Patent application title: Predictive Coding System and Method
Inventors:
IPC8 Class: AG06F1730FI
USPC Class:
1 1
Class name:
Publication date: 2016-10-27
Patent application number: 20160314125
Abstract:
The present invention relates to a system and method for retrieval of
information from computer readable documents and files using an improved
process for data extraction and analysis.Claims:
1. A computer-implemented method for processing a collection of data
objects for use in information retrieval and data mining operations
comprising the steps of: a) generating a term document matrix to identify
the occurrences of a number of unique terms within a collection of data
objects; b) local and global weighting functions are applied to the
matrix; c) a singular value decomposition is performed on the matrix to
determine patterns and relationships between the terms and concepts
contained in the data objects, thereby creating frequency vectors for
term-concept, singular values and concept-document; d) reduction of the
matrix to a predetermined number of rows, which is an amount less than
the total number of terms; e) application of three similarity measures to
the result, with the content of the measures and the weighting of each
measure, determined and adjustable by the user.
2. The Method of claim 1 whereby the similarity measures are the average cosine similarity of the input document with all seed documents ("AS"); the similarity of the input document with the seed document closest to the given document in the reduced dimensional space ("BS"); and the average metadata similarity of the document with any document in the seed set ("MS").

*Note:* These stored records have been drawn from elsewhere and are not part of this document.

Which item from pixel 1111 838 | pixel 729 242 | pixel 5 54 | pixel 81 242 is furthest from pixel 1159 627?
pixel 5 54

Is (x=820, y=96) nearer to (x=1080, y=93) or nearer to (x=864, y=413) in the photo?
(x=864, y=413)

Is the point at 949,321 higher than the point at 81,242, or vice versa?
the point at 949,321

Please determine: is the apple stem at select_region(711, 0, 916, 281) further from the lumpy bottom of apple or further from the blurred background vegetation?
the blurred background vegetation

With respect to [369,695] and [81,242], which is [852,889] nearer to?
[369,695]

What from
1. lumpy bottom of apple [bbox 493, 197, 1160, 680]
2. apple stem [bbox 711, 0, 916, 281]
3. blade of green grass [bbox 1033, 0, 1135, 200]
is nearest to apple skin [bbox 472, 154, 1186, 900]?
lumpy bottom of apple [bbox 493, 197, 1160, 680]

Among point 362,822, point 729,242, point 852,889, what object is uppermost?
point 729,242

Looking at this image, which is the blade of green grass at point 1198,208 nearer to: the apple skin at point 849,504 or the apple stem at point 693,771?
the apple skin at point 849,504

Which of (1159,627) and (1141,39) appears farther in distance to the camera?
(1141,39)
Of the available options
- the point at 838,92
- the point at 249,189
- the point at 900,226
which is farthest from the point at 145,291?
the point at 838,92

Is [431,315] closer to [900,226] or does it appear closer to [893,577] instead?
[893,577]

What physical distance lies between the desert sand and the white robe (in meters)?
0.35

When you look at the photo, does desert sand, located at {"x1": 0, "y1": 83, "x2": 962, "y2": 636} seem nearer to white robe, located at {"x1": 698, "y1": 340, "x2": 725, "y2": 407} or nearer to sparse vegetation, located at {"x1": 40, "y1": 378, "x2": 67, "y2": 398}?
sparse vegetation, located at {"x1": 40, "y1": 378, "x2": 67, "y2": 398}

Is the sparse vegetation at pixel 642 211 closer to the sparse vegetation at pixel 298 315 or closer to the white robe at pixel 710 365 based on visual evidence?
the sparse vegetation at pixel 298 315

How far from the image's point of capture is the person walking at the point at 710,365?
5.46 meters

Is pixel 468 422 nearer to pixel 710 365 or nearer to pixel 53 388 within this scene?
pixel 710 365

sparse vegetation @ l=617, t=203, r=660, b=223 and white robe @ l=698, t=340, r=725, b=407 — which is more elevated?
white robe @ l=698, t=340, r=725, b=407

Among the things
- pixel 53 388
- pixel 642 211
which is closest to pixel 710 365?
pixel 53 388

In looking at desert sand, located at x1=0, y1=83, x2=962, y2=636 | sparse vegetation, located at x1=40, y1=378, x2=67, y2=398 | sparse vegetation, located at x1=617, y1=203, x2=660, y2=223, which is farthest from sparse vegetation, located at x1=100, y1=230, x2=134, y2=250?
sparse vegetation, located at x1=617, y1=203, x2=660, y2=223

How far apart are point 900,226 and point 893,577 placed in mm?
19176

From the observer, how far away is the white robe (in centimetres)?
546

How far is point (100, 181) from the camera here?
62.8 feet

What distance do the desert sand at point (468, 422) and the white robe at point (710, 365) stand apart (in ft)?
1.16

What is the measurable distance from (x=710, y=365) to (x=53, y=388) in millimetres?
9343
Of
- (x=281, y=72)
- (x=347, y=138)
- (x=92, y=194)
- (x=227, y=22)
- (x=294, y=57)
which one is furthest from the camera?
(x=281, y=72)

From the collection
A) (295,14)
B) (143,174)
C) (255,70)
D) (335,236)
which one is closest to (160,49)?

3. A computer-implemented method for processing a collection of data objects for use in information retrieval and data mining operations comprising the steps of: a) generating a term document matrix to identify the occurrences of a number of unique terms within a collection of data objects; b) local and global weighting functions are applied to the matrix; c) a singular value decomposition is performed on the matrix to determine patterns and relationships between the terms and concepts contained in the data objects, thereby creating frequency vectors for term-concept, singular values and concept-document; d) reduction of the matrix to a predetermined number of rows, which is an amount less than the total number of terms; e) application of more than one similarity measure to the result, with the amount of measures, the content of the measures and the weighting of each measure, determined and adjustable by the user.
Description:
CROSS-REFERENCE TO RELATED APPLICATIONS
[0001] Provisional Patent--62/135,454 Filed--Mar. 19, 2015
[0002] The benefit of U.S. Provisional Patent Application No. 62/135,454 (filed Mar. 19, 2015) is claimed, and that provisional application is hereby incorporated by reference.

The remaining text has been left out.